七夕ってね、毎年爺ちゃんと婆ちゃんと兄姉弟達と行ってたの。
いつの日か婆ちゃんが行かなくなって、変わりに一人っ子の幼馴染みをお母ちゃんが誘うようになって、私はすごくそれが嫌だった。なんでそんなことするのか理解出来なかった。
ただでさえ家じゃ構ってもらえなくて、弟がいて姉に構ってもらえないのに、姉はその子とずっと手を繋いでて、あたしよりも可愛がってるのを見てすごい嫌だった。ますます家族から疎外されてる気がして、居ないような扱いをされてる気がして、孤独感が増していった。
爺ちゃんと手を繋いでても全然嬉しくなくて、七夕も楽しくなくて、その時取った写真を見ても私の顔はほとんど曇ってる。

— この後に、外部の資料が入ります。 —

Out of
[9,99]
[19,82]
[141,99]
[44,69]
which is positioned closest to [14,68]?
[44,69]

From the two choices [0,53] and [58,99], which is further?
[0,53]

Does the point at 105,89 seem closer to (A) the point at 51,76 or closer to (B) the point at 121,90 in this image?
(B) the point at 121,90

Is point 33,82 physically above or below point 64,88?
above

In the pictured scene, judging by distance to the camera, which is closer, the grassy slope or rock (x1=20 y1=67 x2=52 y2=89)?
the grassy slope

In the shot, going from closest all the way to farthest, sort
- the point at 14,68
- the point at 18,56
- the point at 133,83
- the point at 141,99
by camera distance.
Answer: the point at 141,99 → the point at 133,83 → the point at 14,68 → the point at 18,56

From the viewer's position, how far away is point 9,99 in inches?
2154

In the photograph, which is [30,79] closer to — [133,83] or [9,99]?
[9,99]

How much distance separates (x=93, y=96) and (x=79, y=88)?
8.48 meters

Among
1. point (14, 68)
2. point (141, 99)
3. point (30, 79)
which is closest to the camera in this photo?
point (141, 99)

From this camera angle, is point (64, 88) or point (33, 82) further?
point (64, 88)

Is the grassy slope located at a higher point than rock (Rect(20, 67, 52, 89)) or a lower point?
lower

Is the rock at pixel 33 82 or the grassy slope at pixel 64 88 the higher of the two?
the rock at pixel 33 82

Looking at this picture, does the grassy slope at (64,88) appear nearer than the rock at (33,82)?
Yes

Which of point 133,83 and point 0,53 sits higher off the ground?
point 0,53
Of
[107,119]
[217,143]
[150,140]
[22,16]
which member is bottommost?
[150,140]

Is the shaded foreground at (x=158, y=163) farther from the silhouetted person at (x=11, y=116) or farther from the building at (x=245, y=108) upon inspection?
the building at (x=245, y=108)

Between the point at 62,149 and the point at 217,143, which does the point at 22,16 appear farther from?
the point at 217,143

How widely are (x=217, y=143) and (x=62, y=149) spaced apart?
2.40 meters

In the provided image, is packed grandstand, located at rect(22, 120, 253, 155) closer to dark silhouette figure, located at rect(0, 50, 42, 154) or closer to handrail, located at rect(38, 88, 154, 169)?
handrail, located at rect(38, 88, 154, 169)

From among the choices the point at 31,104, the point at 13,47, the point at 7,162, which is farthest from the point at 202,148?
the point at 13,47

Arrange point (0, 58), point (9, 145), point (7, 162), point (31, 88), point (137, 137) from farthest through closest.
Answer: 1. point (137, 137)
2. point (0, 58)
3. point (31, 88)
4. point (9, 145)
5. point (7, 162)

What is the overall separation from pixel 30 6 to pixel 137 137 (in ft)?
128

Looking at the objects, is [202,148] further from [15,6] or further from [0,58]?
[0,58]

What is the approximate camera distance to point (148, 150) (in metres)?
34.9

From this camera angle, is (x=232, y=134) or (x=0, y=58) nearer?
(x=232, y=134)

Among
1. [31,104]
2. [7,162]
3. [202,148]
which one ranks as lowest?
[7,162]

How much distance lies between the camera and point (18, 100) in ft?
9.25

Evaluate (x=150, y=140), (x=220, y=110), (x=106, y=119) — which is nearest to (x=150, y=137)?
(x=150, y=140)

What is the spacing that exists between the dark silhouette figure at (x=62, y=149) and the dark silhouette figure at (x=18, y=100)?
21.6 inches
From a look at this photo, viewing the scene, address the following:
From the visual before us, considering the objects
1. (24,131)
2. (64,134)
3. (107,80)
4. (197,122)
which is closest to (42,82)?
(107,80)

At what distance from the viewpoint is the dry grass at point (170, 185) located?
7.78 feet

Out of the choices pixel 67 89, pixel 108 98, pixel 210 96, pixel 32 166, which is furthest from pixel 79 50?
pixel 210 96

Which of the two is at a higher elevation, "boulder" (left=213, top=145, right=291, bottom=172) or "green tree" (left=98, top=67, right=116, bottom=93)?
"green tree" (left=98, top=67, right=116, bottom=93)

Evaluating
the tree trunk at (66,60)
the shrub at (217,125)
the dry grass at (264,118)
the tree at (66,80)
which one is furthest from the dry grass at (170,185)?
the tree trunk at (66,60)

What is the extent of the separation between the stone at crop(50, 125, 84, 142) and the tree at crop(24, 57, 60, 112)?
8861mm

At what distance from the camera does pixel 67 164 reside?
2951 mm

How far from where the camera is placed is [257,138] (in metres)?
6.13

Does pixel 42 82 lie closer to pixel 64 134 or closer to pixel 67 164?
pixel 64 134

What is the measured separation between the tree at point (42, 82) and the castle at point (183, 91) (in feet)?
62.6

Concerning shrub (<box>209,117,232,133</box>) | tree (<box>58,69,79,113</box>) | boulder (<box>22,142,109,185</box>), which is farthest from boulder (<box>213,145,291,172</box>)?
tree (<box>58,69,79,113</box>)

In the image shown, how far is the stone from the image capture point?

だからホントに、七夕ってあんまいい思い出なくてあまり行かないようにはしてた。
その気持ちがね、今でもその時のままで残ってるんだ。泣けるくらいに。
鮮明に、悲しいのと寂しいのと、悔しさと嫌悪。
誰にも寂しさを分かってもらえなくて、我慢ばっかり強いられて、拗ねるなって方が無理だと思う。
そんな過去の自分も、それを知ってる過去関わった人達も嫌い。会いたくない。消したいのそこ全て。
だって、誰にも分かってもらえないんだもん。
『焼きもちやき』『うざい』とか言われるだけで、誰も真剣には受け止めてくれない。
だからホントに、そっからまるごと全部消したい。
今日はその想いを払拭してきたい。あの場に置いてきたい。
だからこそ、思い切り楽しんできたい。から、楽しんでくる。